• _Aim of the task_
Your answer should hold the data exactly as given, minus any picture.

::::::::::

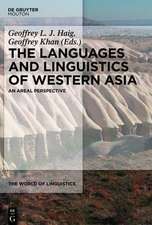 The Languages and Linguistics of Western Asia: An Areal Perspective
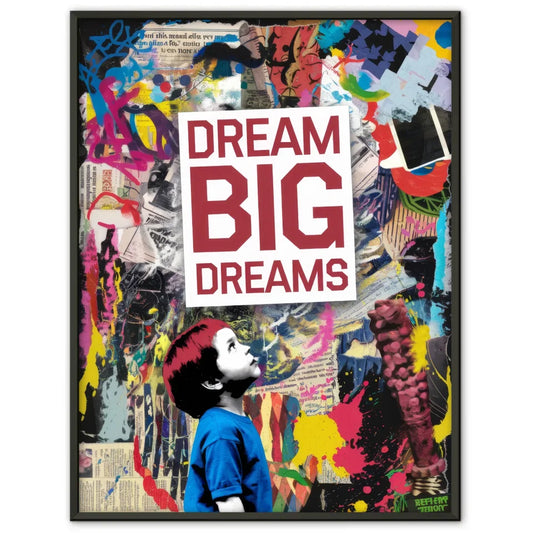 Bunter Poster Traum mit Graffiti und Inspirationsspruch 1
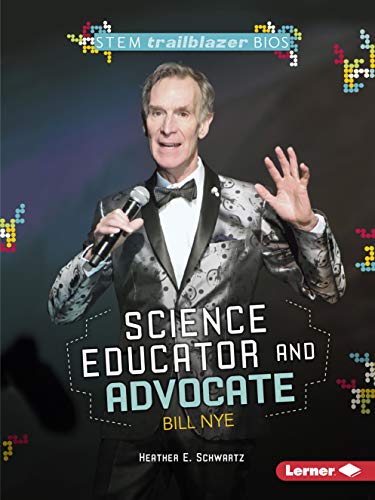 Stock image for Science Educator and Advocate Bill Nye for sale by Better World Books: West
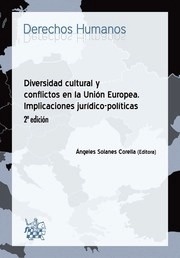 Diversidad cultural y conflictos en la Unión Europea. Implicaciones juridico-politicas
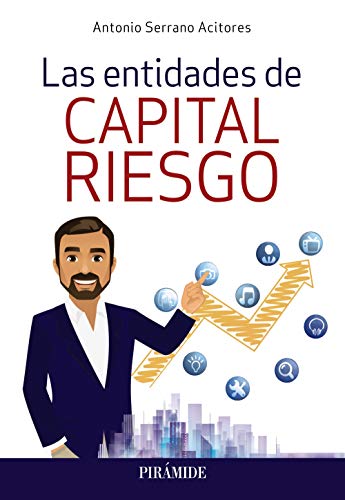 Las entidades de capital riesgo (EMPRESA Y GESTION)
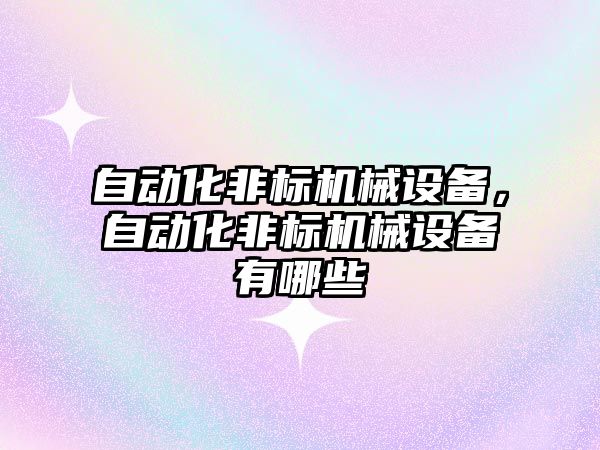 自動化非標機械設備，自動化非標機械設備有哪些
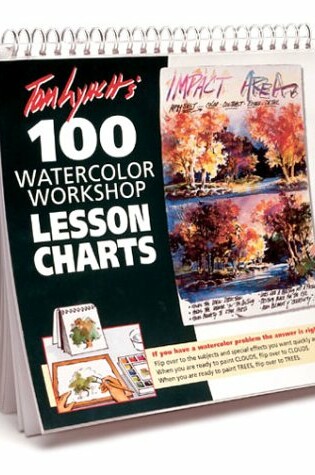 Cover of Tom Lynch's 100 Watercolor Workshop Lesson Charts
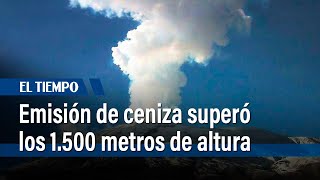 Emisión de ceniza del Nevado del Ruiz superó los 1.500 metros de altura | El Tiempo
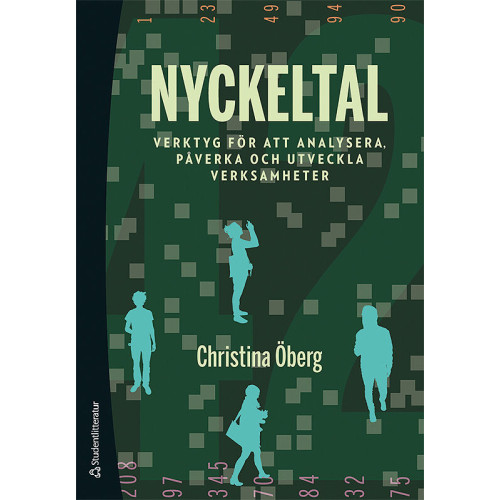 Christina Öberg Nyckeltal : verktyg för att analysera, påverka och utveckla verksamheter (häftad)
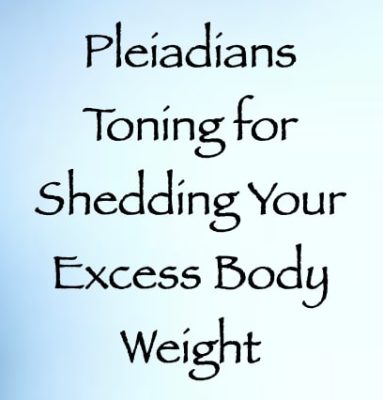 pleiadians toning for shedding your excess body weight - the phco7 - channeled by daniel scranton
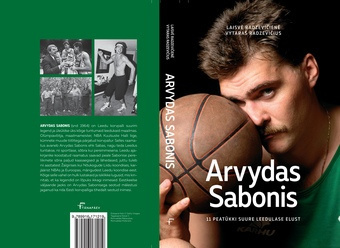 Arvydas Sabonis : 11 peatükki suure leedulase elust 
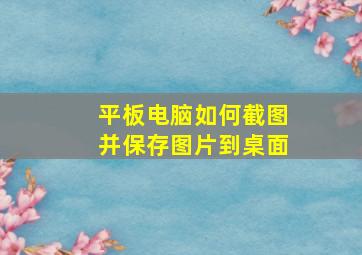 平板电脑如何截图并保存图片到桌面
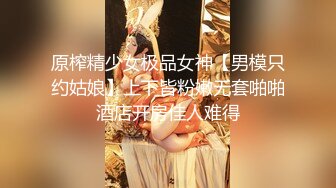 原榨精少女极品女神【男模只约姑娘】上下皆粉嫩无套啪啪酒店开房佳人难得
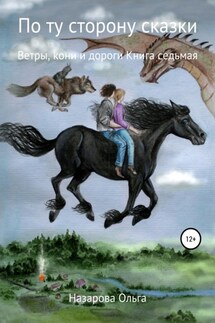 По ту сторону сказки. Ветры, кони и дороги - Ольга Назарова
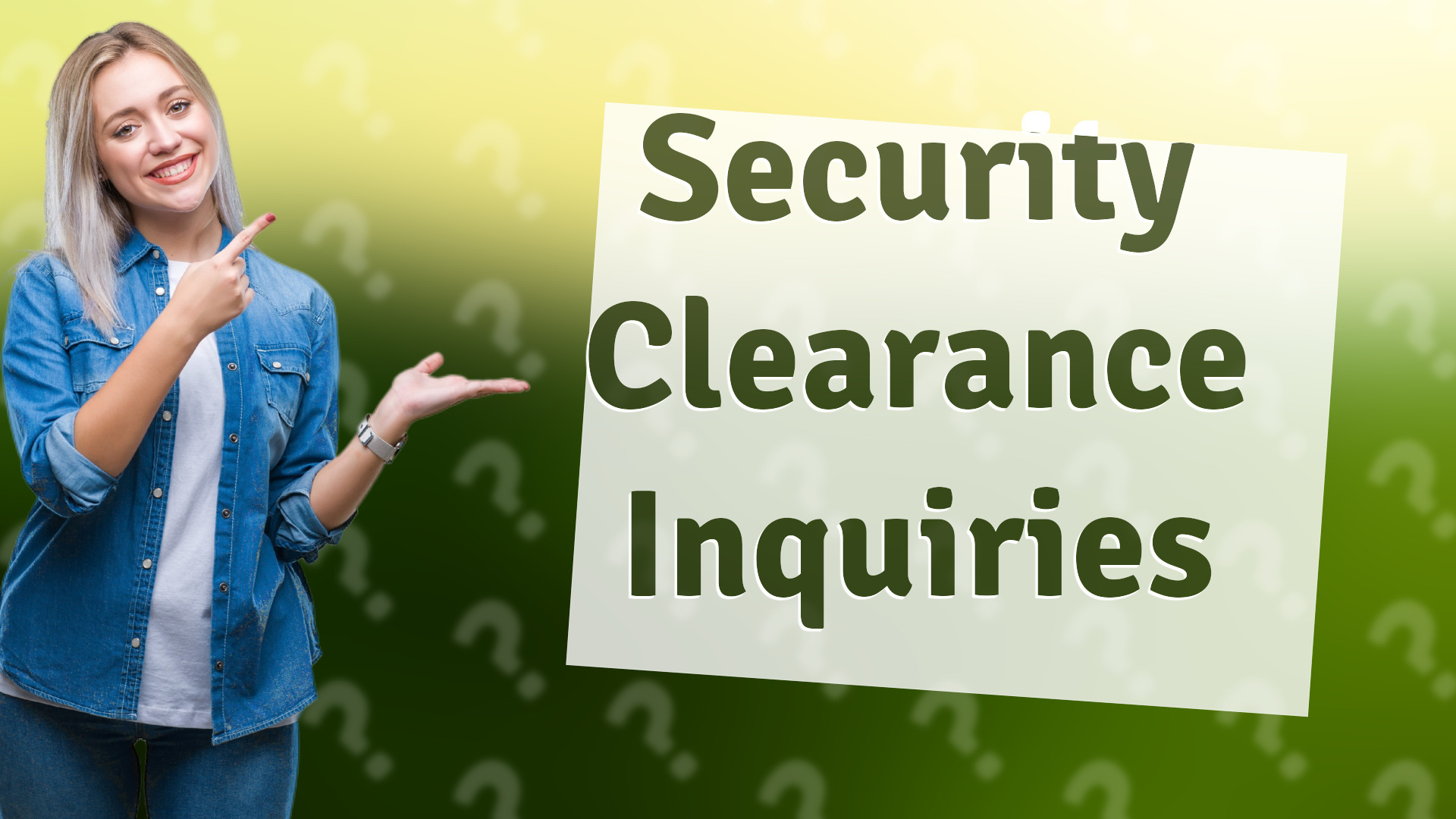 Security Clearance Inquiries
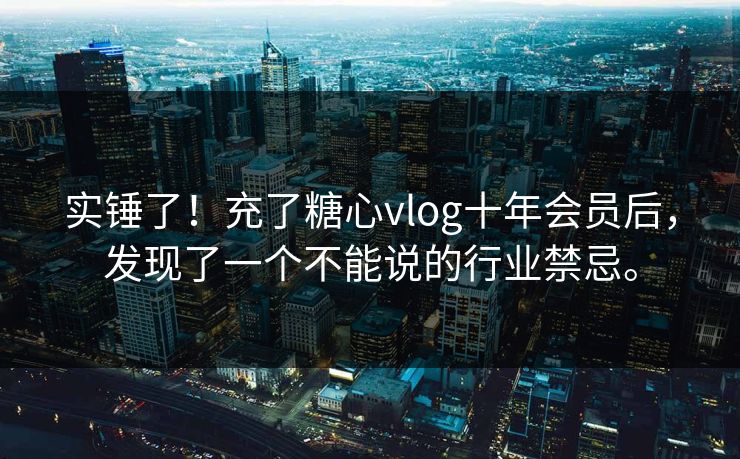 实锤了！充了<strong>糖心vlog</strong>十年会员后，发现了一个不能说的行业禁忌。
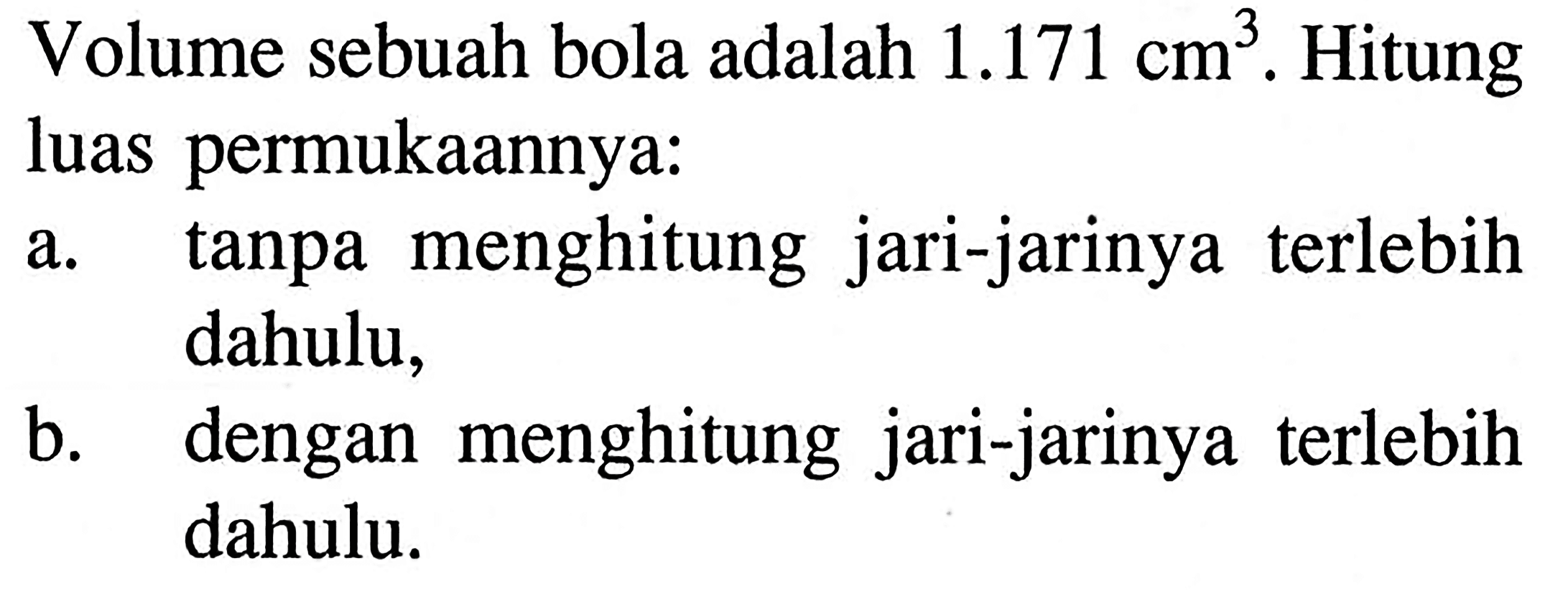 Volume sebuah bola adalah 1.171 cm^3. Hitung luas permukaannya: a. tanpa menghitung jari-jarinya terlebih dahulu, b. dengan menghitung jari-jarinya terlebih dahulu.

::::::::::

• _Solved problem_
 The Languages and Linguistics of Western Asia: An Areal Perspective
 Bunter Poster Traum mit Graffiti und Inspirationsspruch 1
 Stock image for Science Educator and Advocate Bill Nye for sale by Better World Books: West
 Diversidad cultural y conflictos en la Unión Europea. Implicaciones juridico-politicas
 Las entidades de capital riesgo (EMPRESA Y GESTION)
 自動化非標機械設備，自動化非標機械設備有哪些
 Cover of Tom Lynch's 100 Watercolor Workshop Lesson Charts
 Emisión de ceniza del Nevado del Ruiz superó los 1.500 metros de altura | El Tiempo
 Christina Öberg Nyckeltal : verktyg för att analysera, påverka och utveckla verksamheter (häftad)
 pleiadians toning for shedding your excess body weight - the phco7 - channeled by daniel scranton
 Arvydas Sabonis : 11 peatükki suure leedulase elust 
 平板电脑如何截图并保存图片到桌面
 原榨精少女极品女神【男模只约姑娘】上下皆粉嫩无套啪啪酒店开房佳人难得
 По ту сторону сказки. Ветры, кони и дороги - Ольга Назарова
 Security Clearance Inquiries
 实锤了！充了<strong>糖心vlog</strong>十年会员后，发现了一个不能说的行业禁忌。
 Volume sebuah bola adalah 1.171 cm^3. Hitung luas permukaannya: a. tanpa menghitung jari-jarinya terlebih dahulu, b. dengan menghitung jari-jarinya terlebih dahulu.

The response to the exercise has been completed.